Coming into Emigrant Canyon, I got lucky, and the pelicans that frequent the river were closer than ever, flying right in front of the truck...and, I had my camera!
Here, one small group of the large pelican flock appears to fly straight toward the sunrise.
As the truck approached the railroad crossing at Preble, the pelicans flew upriver en masse more or less toward Valmy.
Somewhat farther up the road, the Midas Trough became barely visible through the smoke coming down from McDermitt.
The day before, much of the area north of the Owhyhee Bluffs had been completely lost in smoke.
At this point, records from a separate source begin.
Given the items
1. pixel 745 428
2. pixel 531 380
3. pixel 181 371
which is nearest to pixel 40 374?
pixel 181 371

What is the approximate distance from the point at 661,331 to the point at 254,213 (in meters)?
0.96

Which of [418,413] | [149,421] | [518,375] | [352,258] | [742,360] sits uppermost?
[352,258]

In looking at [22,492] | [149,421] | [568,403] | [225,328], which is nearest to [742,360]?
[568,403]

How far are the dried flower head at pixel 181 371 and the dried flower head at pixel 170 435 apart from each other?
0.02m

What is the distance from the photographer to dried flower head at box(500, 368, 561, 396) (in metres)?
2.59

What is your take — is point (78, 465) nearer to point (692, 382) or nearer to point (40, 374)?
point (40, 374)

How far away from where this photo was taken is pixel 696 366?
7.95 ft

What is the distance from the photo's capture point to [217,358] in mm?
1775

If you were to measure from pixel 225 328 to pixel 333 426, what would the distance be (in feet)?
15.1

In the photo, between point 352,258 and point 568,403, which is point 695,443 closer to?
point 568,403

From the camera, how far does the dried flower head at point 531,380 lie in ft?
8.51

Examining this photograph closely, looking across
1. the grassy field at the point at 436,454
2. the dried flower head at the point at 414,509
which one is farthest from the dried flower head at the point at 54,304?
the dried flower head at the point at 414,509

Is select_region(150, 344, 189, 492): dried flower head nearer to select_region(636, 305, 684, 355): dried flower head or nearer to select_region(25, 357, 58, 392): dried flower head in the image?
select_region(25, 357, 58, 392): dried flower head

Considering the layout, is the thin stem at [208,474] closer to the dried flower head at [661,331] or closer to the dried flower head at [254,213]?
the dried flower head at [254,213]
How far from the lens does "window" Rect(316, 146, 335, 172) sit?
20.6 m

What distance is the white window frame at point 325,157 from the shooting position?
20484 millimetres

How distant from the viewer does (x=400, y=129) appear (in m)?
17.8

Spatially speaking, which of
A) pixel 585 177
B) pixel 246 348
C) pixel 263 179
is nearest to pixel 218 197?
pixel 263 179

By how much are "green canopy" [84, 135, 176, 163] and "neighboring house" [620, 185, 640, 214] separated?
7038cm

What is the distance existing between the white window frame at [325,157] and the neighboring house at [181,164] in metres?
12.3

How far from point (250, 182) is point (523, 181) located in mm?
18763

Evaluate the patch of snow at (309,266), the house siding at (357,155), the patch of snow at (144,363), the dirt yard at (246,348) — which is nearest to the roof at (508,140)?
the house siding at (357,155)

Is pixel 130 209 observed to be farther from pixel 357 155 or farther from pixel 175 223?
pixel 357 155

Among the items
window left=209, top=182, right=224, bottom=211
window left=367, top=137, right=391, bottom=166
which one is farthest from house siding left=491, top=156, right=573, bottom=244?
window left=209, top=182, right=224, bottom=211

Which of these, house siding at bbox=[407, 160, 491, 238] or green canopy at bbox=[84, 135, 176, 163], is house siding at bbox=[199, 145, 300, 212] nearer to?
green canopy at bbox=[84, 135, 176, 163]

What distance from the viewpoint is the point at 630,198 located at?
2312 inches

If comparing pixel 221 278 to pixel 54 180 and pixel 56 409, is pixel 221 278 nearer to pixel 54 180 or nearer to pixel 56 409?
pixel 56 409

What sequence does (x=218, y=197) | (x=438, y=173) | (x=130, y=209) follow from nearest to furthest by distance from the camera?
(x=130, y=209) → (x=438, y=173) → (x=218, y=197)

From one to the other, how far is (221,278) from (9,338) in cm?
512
Here, the bluffs are barely visible, highlighted by the rising sun.

It was a smoky day.

Friday, July 13, 2012

Quick Tour of Historic Golconda

View Golconda in a larger map

To get to Golconda, Nevada, don't follow the Google Maps (GM) directions, which will (currently) take you to the wrong side of the Humboldt River.
Instead, first take Exit 194, going east or west, off I-80.
If you exit from the east bound lane, a sign pointing toward "Mines" will turn you toward Golconda, which is north of I-80 on old U.S Route 40 (also, see Highway 40 in Nevada).
Then, at the junction of Old Highway 40 and Morrison Avenue, don't follow these signs 20 miles to Pinson or 28 miles to Turquoise Ridge; instead, go north on Morrison (the street in view just behind the signs) toward the river.
At Stanford, turn right (not left as in any GM directions you happen to be given) and, voilĂ , a street that has a couple remaining old buildings, including this one, looking fairly well kept...
...and this one, looking quite picturesque, but slightly frayed around the edges.
The colorful front of the second building, looking inside through broken glass.

After taking these first photos, I drove along the Humboldt River east of town, stopping here and there, watching birds and photographing a local dam, then came back into town on a dirt road that becomes Crocker Street according to GM.
A few more old buildings.

From here, I turned northward on Morrison, drove past Stanford, and stopped to take a few more shots.
A leaning barn or out building.

Interesting rock work.

Old ranch house.

Golconda at Nevada-Landmarks
Golconda at Backyard Traveler by Rich Moreno
Golconda School at National Register of Historic Places
History of Humboldt County, 1912>

Friday, July 6, 2012

Two Spots on the Humboldt River

The active channel of the Humboldt River, NV, at a fairly sharp bend.
An old meander, now filled with salt bush, wild rose, and other scrub, and frequented by many mosquitoes.

View Humboldt River in a larger map

These stitched photos were taken about three weeks ago near the site of Preble (just off the map to the west). The river was high and flowing forcefully. Birds were everywhwere. The road I took to get to the river was one of the tracks of the California Trail through Emigrant Canyon.

The birds haven't left (although those on nests may have been left high and dry), but the river has dropped dramatically, just over the course of my five-day, pre-4th break.

Looking at Google Earth (and the Google Map view), I've spotted a few oxbow lakes that are easy to get to or view from bluffs above the river. I had thought I might traverse some of the old meander scars while I was out there, but I found the scrub brush impenetrable and wasn't prepared for mosquitoes. Now, with the drop in the river, the lakes may be dry.